» **Stored rows**
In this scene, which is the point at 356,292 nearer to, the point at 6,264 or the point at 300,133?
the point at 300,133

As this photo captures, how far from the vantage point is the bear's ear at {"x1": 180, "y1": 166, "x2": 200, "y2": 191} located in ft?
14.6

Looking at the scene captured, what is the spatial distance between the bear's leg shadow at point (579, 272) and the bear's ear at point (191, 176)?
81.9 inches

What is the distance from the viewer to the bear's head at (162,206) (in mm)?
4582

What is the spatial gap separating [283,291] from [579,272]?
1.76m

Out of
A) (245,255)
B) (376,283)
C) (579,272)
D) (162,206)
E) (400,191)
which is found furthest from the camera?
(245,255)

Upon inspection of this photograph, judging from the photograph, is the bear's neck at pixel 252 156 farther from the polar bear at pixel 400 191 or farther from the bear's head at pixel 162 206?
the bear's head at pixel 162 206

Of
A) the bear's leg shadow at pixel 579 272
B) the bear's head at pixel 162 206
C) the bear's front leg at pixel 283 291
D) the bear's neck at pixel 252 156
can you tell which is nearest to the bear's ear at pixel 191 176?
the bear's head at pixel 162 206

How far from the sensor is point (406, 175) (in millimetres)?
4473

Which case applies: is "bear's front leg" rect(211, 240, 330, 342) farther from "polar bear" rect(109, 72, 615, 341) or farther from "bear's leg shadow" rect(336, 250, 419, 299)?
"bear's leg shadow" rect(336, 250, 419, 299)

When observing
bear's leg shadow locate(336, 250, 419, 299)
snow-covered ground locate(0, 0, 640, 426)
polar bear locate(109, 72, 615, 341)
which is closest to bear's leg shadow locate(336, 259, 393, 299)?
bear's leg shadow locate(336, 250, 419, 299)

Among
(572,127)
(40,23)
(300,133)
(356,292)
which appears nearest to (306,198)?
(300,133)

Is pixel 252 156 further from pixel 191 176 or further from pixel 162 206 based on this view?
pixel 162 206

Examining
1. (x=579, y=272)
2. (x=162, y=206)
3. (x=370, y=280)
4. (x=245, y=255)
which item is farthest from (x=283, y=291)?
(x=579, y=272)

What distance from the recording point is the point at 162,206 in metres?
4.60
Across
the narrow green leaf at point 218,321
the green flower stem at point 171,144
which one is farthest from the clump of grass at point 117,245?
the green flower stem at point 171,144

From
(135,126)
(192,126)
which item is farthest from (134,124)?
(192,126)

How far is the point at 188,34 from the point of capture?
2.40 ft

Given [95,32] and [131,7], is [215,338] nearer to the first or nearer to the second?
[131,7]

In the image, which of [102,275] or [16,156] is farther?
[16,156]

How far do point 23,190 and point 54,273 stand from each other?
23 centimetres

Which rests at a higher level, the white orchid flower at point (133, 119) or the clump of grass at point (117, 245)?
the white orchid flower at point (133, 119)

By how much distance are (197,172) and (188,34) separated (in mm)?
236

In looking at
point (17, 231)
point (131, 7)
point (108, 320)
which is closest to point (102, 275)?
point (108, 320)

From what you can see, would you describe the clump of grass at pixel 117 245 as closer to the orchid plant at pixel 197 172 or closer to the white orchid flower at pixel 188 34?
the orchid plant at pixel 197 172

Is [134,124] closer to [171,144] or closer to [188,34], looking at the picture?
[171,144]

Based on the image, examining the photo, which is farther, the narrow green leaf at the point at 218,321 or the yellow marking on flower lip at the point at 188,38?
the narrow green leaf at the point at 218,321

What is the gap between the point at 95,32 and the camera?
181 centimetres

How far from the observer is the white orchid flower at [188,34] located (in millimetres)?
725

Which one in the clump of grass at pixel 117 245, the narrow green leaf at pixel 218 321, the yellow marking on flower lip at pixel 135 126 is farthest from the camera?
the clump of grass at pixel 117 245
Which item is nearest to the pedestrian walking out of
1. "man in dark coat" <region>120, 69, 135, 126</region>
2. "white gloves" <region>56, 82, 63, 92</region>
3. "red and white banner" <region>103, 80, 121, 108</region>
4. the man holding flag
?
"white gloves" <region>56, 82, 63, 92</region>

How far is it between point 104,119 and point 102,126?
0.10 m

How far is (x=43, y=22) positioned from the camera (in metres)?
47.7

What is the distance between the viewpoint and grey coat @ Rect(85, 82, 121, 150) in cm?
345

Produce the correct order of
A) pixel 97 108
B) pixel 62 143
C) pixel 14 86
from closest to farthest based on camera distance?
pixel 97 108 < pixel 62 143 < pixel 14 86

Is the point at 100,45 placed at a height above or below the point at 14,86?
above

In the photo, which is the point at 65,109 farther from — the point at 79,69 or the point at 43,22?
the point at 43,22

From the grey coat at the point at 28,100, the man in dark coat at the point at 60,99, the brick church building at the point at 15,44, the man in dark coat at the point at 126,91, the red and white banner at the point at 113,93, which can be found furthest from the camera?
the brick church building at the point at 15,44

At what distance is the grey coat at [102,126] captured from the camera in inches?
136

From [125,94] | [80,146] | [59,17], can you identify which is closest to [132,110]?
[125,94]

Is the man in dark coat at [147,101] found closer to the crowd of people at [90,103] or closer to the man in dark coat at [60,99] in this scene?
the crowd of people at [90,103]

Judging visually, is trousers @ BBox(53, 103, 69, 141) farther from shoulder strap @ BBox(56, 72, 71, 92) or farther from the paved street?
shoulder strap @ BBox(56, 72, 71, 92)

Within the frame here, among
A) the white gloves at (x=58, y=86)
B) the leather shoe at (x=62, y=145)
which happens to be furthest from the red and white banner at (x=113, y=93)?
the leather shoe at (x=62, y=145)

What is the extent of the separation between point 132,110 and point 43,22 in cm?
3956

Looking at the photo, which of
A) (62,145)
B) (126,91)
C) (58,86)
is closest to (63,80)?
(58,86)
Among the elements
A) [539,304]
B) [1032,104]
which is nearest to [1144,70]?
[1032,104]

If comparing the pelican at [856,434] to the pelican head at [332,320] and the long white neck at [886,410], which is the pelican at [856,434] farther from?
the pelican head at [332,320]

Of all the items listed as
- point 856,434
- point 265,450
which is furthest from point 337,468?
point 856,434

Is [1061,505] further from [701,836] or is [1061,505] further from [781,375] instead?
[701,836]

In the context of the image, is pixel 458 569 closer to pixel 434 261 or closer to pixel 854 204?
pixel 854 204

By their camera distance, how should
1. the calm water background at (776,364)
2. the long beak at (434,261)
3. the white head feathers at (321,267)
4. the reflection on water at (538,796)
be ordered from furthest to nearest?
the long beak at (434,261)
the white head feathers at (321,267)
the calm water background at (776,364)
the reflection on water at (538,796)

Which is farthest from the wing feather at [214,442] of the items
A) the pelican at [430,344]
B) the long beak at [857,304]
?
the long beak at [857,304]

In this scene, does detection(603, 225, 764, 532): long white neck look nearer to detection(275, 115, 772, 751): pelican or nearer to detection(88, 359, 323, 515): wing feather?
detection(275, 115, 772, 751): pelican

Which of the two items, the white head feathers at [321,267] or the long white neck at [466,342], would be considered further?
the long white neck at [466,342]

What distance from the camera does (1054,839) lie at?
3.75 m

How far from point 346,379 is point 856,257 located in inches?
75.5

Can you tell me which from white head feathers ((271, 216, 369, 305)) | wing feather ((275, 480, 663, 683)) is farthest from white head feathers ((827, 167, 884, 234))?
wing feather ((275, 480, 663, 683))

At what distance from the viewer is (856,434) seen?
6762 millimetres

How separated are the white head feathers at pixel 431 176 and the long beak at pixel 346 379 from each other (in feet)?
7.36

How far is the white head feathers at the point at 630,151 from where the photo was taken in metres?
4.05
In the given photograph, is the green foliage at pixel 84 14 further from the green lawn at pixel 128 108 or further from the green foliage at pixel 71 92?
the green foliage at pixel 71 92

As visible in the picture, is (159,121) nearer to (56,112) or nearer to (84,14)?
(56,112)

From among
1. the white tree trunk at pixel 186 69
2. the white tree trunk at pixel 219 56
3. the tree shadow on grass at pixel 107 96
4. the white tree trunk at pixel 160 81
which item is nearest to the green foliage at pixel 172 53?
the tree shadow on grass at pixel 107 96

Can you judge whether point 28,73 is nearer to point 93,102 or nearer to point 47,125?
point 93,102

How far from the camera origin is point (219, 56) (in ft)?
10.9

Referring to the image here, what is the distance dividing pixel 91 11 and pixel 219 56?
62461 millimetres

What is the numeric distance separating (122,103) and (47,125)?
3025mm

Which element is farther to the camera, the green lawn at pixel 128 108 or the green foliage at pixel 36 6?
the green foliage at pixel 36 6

» **What is expected**
Pull out each line above that contains the word "gloves", treating uppercase and lowercase as different.

» **Worked solution**
2. "white gloves" <region>56, 82, 63, 92</region>
"white gloves" <region>56, 82, 63, 92</region>
A) the white gloves at (x=58, y=86)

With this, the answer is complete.